Most retirement plans offer catch-up provisions that allow those nearing retirement to contribute more money than other participants. Check with your district to see if your plan has catch-up provisions.

Many educators reach their peak-earning years just before retirement. In addition, major expenses such as a mortgage or paying for children’s college education may be behind you. Catch-up contributions allow you to take advantage of your improved financial status to save more for a secure retirement.

There are different types of catch-up contributions:

  • One that applies broadly to 403(b) and 457 plans allows participants age 50 and over to contribute an additional $​6,​000 annually above the standard $1​8,​000 contribution limit for younger workers, for a total of $24,000 annually.*
  • If you participate in a 403(b) plan and have 15 or more years of full-time service, you may be able to contribute up to an additional $3,000 for five years, or a maximum of $15,000. Amounts above the basic $1​8,​000 contribution limit are allocated first to the 15-year catch-up election and then to the age 50+ catch-up contributions.*
  • If you participate in a 457 plan, you may be eligible to defer up to two times the contribution limit in effect for the final three years of service. For example, since the contribution limit is $16,500 this year, you could contribute up to $3​6,000 during your final three years of service.
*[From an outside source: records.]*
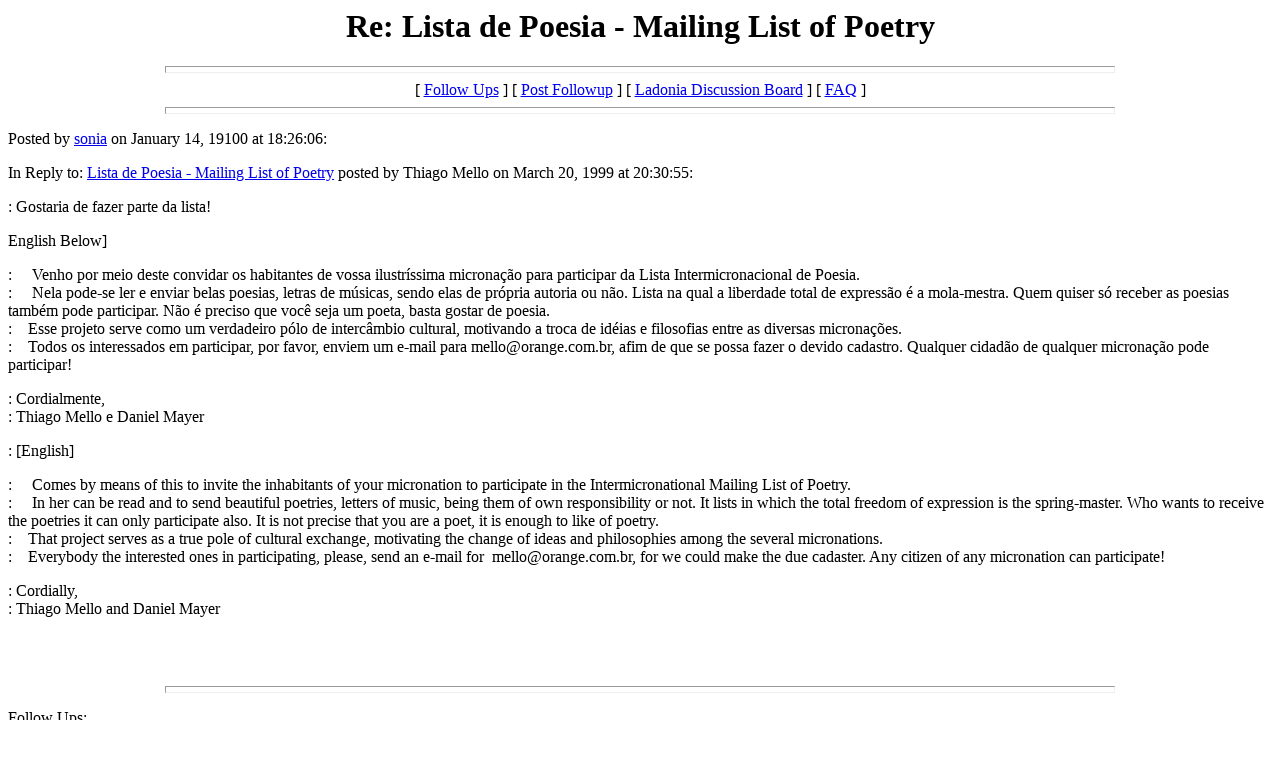

--- FILE ---
content_type: text/html
request_url: https://stanislavs.org/OldPages/oldboard/messages/1629.html
body_size: 1461
content:
<html>
  <head>
    <title>Re: Lista de Poesia - Mailing List of Poetry</title>
  </head>
  <body bgcolor=white>
    <center>
      <h1>Re: Lista de Poesia - Mailing List of Poetry</h1>
    </center>
<hr size=7 width=75%>
<center>[ <a href="#followups">Follow Ups</a> ] [ <a href="#postfp">Post Followup</a> ] [ <a href="../index.html">Ladonia Discussion Board</a> ] [ <a href="http://www.aim.se/ladonia/ladoniaboard/faq.html">FAQ</a> ]</center>
<hr size=7 width=75%><p>
Posted by <a href="mailto:soniames@uol.com.br">sonia</a> on January 14, 19100 at 18:26:06:<p>
In Reply to: <a href="1356.html">Lista de Poesia - Mailing List of Poetry</a> posted by Thiago Mello on March 20, 1999 at 20:30:55:<p>
: Gostaria de fazer parte da lista!<p>English Below]<p>: ��� Venho por meio deste convidar os habitantes de vossa ilustr�ssima microna��o para participar da Lista Intermicronacional de Poesia.<br>: ��� Nela pode-se ler e enviar belas poesias, letras de m�sicas, sendo elas de pr�pria autoria ou n�o. Lista na qual a liberdade total de express�o � a mola-mestra. Quem quiser s� receber as poesias tamb�m pode participar. N�o � preciso que voc� seja um poeta, basta gostar de poesia.<br>: �� Esse projeto serve como um verdadeiro p�lo de interc�mbio cultural, motivando a troca de id�ias e filosofias entre as diversas microna��es.<br>: �� Todos os interessados em participar, por favor, enviem um e-mail para mello@orange.com.br, afim de que se possa fazer o devido cadastro. Qualquer cidad�o de qualquer microna��o pode participar!<p>: Cordialmente,<br>: Thiago Mello e Daniel Mayer<p>: [English]<p>: ��� Comes by means of this to invite the inhabitants of your micronation to participate in the Intermicronational Mailing List of Poetry.<br>: ��� In her can be read and to send beautiful poetries, letters of music, being them of own responsibility or not. It lists in which the total freedom of expression is the spring-master. Who wants to receive the poetries it can only participate also. It is not precise that you are a poet, it is enough to like of poetry.<br>: �� That project serves as a true pole of cultural exchange, motivating the change of ideas and philosophies among the several micronations.<br>: �� Everybody the interested ones in participating, please, send an e-mail for� mello@orange.com.br, for we could make the due cadaster. Any citizen of any micronation can participate!<p>: Cordially,<br>: Thiago Mello and Daniel Mayer<p>
<br>
<br><hr size=7 width=75%><p>
<a name="followups">Follow Ups:</a><br>
<ul><!--insert: 1629-->
</ul><!--end: 1629-->
<br><hr size=7 width=75%><p>
<a name="postfp">Post a Followup</a><p>
<form method=POST action="">
<input type=hidden name="followup" value="1356,1629">
<input type=hidden name="origname" value="sonia">
<input type=hidden name="origemail" value="soniames@uol.com.br">
<input type=hidden name="origsubject" value="Re: Lista de Poesia - Mailing List of Poetry">
<input type=hidden name="origdate" value="January 14, 19100 at 18:26:06">
Name: <input type=text name="name" size=50><br>
E-Mail: <input type=text name="email" size=50><p>
Subject: <input type=text name="subject"value="Re: Lista de Poesia - Mailing List of Poetry" size=50><p>
Comments:<br>
<textarea name="body" COLS=50 ROWS=10>
: : Gostaria de fazer parte da lista!

: English Below]

: : ��� Venho por meio deste convidar os habitantes de vossa ilustr�ssima microna��o para participar da Lista Intermicronacional de Poesia.
: : ��� Nela pode-se ler e enviar belas poesias, letras de m�sicas, sendo elas de pr�pria autoria ou n�o. Lista na qual a liberdade total de express�o � a mola-mestra. Quem quiser s� receber as poesias tamb�m pode participar. N�o � preciso que voc� seja um poeta, basta gostar de poesia.
: : �� Esse projeto serve como um verdadeiro p�lo de interc�mbio cultural, motivando a troca de id�ias e filosofias entre as diversas microna��es.
: : �� Todos os interessados em participar, por favor, enviem um e-mail para mello@orange.com.br, afim de que se possa fazer o devido cadastro. Qualquer cidad�o de qualquer microna��o pode participar!

: : Cordialmente,
: : Thiago Mello e Daniel Mayer

: : [English]

: : ��� Comes by means of this to invite the inhabitants of your micronation to participate in the Intermicronational Mailing List of Poetry.
: : ��� In her can be read and to send beautiful poetries, letters of music, being them of own responsibility or not. It lists in which the total freedom of expression is the spring-master. Who wants to receive the poetries it can only participate also. It is not precise that you are a poet, it is enough to like of poetry.
: : �� That project serves as a true pole of cultural exchange, motivating the change of ideas and philosophies among the several micronations.
: : �� Everybody the interested ones in participating, please, send an e-mail for� mello@orange.com.br, for we could make the due cadaster. Any citizen of any micronation can participate!

: : Cordially,
: : Thiago Mello and Daniel Mayer

</textarea>
<p>
Optional Link URL: <input type=text name="url" size=50><br>
Link Title: <input type=text name="url_title" size=48><br>
Optional Image URL: <input type=text name="img" size=49><p>
<input type=submit value="Submit Follow Up"> <input type=reset>
<p><hr size=7 width=75%>
<center>[ <a href="#followups">Follow Ups</a> ] [ <a href="#postfp">Post Followup</a> ] [ <a href="../index.html">Ladonia Discussion Board</a> ] [ <a href="http://www.aim.se/ladonia/ladoniaboard/faq.html">FAQ</a> ]</center>
</body></html>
You cannot participate in the three-year catch-up and the age 50+ catch-up during the same tax year.*

Using catch-up provisions (if your plan offers them) can help you build a nice cushion into your nest egg. For example, let’s assume you have a 403(b), you’ve reached 15 years of service at age 48, and plan to retire at age 63. At ages 48 and 49, if you are eligible, you can contribute an extra $3,000 each year (15-year rule), when you are ages 50 to 52, you can contribute an extra $​9,​000 each year (15-year rule plus age 50+ rule) and at ages 53 through 62, you can contribute an extra $​6,​000 each year (age 50+ rule; in this example, you have exhausted the 15-year catch-up provision). If your investments earn an average annual return of 5%, you will have nearly $130,000 more when you retire – just from catch-up contributions!**

Tip: Rather than waiting until you’re closer to retirement, you may want to take advantage of the 15-year rule as soon as you reach 15 years of service in order to allow for long-term compounding of your returns.

* You can never contribute an amount greater than your total income. These are the limits for ​2015. They will rise with inflation in future years.

** Rate of return is for illustration only and does not represent the return of any specific investment. Your returns will vary. Participation in a 403(b) plan does not guarantee a profit or protect against loss in a declining market.